:: Requirement 1 ::
Extract the entire excerpt on the Fed monetizing Treasury debt, reproducing it word for word.

What's happening now is that the Fed is intervening and monetizing debt AWAY from the short end-- and doing so in a very opaque, but dominant manner around the current auctions. In essence, they are subsidizing rates across the board to keep them artificially low. Why? Because Treasury has a huge financing need, and wants to keep interest payments as low a possible.
It's a sham.
I still don't see what the big deal is.
The Fed has stated their intention of buying longer dated treasuries in the open market. They did the same thing in WWII to hold the rates down.
Currently there is plenty of demand for shorter term treasuries so the Fed is now monetizing the debt in the open market by buying longer dated treasuries. Instead of buying shorter term treasuries with excess reserves at auction the primary dealers are now buying longer term treasuries because there is more demand in the open market from the Fed.
In the long run the purchasing of longer term treasuries may be more risky if the economy turns around (ha!), but short term it seems that the program merely keeps the long rates down.
The monetization is the same.
The "big deal" is the Fed is having to monetize newly issued Treasury debt because NO ONE ELSE IS WILLING TO BUY at the price needed to prop up the markets.
In order to keep the debt and equity markets propped up, the Fed must keep yields around the current rates, especially in the 7-10 year range. The Fed appears to be in desperation mode because they know there's a lot more in the pipeline coming-- and there's less and less outside capital willing to sop it up. And this time, they made a big "stick save".

:: Requirement 2 ::
Pull out every line of the entries that contains the string "logo", treating uppercase and lowercase as different.

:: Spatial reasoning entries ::
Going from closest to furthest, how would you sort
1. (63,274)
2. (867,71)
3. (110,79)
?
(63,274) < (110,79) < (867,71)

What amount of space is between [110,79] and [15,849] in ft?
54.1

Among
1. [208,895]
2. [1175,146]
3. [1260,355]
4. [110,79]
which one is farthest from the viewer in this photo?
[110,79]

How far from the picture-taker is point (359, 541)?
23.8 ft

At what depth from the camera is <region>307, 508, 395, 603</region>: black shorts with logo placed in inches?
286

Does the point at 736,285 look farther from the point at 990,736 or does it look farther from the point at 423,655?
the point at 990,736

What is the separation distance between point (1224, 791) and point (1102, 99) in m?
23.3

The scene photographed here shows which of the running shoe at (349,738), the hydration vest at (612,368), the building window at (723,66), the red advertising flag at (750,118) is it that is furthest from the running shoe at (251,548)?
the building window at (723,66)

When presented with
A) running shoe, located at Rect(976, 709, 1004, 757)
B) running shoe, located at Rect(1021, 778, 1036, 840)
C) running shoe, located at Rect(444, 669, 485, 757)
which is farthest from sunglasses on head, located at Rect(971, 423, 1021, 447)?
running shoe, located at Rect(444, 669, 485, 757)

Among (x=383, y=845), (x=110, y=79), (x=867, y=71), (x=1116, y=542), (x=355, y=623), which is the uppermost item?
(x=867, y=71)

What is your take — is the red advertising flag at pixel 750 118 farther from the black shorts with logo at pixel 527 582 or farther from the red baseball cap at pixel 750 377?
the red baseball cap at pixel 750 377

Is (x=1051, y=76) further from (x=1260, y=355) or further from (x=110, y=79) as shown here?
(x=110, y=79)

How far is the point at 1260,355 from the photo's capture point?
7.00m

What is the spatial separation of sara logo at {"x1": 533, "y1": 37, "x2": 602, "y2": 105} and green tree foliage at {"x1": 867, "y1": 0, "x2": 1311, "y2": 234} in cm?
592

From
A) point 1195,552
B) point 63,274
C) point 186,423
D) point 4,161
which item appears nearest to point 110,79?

:: Written solution 1 ::
What's happening now is that the Fed is intervening and monetizing debt AWAY from the short end-- and doing so in a very opaque, but dominant manner around the current auctions. In essence, they are subsidizing rates across the board to keep them artificially low. Why? Because Treasury has a huge financing need, and wants to keep interest payments as low a possible.
It's a sham.
I still don't see what the big deal is.
The Fed has stated their intention of buying longer dated treasuries in the open market. They did the same thing in WWII to hold the rates down.
Currently there is plenty of demand for shorter term treasuries so the Fed is now monetizing the debt in the open market by buying longer dated treasuries. Instead of buying shorter term treasuries with excess reserves at auction the primary dealers are now buying longer term treasuries because there is more demand in the open market from the Fed.
In the long run the purchasing of longer term treasuries may be more risky if the economy turns around (ha!), but short term it seems that the program merely keeps the long rates down.
The monetization is the same.
The "big deal" is the Fed is having to monetize newly issued Treasury debt because NO ONE ELSE IS WILLING TO BUY at the price needed to prop up the markets.
In order to keep the debt and equity markets propped up, the Fed must keep yields around the current rates, especially in the 7-10 year range. The Fed appears to be in desperation mode because they know there's a lot more in the pipeline coming-- and there's less and less outside capital willing to sop it up. And this time, they made a big "stick save".

:: Written solution 2 ::
At what depth from the camera is <region>307, 508, 395, 603</region>: black shorts with logo placed in inches?
What is your take — is the red advertising flag at pixel 750 118 farther from the black shorts with logo at pixel 527 582 or farther from the red baseball cap at pixel 750 377?
What is the spatial separation of sara logo at {"x1": 533, "y1": 37, "x2": 602, "y2": 105} and green tree foliage at {"x1": 867, "y1": 0, "x2": 1311, "y2": 234} in cm?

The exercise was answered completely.